Task item:
In the abstract, list each channel type or receptor family that is named specifically, leaving out generic terms such as "ion channels" or "membrane bound receptors."
##### Extract #####
Abstract

AbstractThis review focuses on the interactions of certain classes of drugs that are known to bind to membrane‐bound ion channel/receptors. The concepts described here have broad applications to various ion channels as well as membrane bound receptors that are not ion channels such as the superfamily of G protein coupled receptors. Since data spanning from the molecular to the clinical field currently exists for drugs that bind to the voltage gated calcium channel, this review will highlight this rather narrow scope. It is to be appreciated that the concepts, as described, may have applicability to other membrane‐bound receptors. The focus will be on the calcium channel antagonist drugs of the 1,4 dihydropyridine type that bind to the L type calcium channel. Clearly an evolution in their molecular design has been brought to a point where these molecules are not only amphiphilic but increasingly lipophilic. Simply stated, this means that these drugs can readily transport across cell membranes accessing both hydrophilic and hydrophobic environments, although they have also become more soluble in the membrane bilayer. From an equilibrium point of view these molecules prefer to reside in the lipid bilayer hydrocarbon core; from a kinetic point of view they spend more time, on average, solvated within membranes than outside membranes, but their rates of entry into and exit from membranes do not appear to be related solely to their intramembranal equilibrium concentration. This biophysical understanding appears not only to define the molecular pathways for drug binding to the calcium channel receptor, but also to explain differences in the overall clinical pharmacokinetics observed for different drugs in this class. The potency of calcium antagonists is primarily related to their binding affinity to the calcium channel with a variable degree of dependency on the solvation of the drug in the membrane. The pharmacokinetic profile of calcium antagonists, although influenced to some degree by interactions with the target receptor, appears to be largely dictated by their interactions with the cell membranes at the molecular level. These interactions are distinctly different for each calcium antagonist but they can be classified into a few subgroups to explain drug onset and duration of action. © 1994 Wiley‐Liss, Inc.
##### Entries shown #####
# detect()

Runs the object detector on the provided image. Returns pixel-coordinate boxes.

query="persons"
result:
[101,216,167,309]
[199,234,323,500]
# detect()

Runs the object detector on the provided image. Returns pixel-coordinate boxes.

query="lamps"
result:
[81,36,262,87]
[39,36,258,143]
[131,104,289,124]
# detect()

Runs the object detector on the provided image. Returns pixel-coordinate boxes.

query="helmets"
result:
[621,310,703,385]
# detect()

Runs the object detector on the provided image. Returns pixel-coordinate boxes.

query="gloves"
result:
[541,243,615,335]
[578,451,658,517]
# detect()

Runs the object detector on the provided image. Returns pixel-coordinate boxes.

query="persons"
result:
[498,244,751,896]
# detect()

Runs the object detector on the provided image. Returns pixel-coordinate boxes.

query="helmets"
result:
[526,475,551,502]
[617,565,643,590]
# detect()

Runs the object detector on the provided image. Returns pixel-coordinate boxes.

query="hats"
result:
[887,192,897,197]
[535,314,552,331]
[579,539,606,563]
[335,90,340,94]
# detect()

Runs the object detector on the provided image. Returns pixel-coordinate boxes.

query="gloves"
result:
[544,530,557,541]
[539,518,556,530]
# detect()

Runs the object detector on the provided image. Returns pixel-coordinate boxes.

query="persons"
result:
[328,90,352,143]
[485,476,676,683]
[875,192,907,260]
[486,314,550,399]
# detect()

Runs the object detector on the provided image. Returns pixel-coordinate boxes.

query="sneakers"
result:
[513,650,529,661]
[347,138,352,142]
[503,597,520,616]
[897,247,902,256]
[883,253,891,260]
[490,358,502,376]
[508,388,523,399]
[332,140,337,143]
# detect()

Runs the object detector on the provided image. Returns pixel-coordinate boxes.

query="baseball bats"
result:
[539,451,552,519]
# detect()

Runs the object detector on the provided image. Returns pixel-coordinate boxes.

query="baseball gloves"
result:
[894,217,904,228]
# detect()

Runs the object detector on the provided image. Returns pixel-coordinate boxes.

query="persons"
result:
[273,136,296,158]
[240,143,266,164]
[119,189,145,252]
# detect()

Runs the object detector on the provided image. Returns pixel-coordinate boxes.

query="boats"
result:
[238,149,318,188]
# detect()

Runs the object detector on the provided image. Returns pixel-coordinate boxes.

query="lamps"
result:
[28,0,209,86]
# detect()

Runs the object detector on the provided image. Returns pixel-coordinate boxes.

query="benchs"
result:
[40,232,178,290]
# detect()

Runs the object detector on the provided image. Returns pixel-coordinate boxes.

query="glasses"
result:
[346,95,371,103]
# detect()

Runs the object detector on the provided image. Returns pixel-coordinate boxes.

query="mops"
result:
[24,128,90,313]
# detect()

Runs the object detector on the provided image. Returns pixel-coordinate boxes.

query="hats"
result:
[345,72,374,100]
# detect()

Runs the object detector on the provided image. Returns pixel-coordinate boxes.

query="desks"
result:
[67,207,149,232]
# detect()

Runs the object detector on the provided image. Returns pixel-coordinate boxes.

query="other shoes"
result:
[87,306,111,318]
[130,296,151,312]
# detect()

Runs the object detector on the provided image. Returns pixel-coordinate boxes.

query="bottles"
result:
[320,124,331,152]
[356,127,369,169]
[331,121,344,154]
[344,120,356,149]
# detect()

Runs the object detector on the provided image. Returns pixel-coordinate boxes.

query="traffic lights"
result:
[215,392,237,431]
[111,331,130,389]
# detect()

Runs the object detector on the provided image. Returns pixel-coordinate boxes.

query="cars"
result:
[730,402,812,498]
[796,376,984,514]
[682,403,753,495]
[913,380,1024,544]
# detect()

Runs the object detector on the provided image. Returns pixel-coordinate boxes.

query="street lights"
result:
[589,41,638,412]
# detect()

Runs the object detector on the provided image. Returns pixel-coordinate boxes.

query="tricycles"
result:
#####
Task answer:
- The superfamily of G protein coupled receptors
- The voltage gated calcium channel
- The L type calcium channel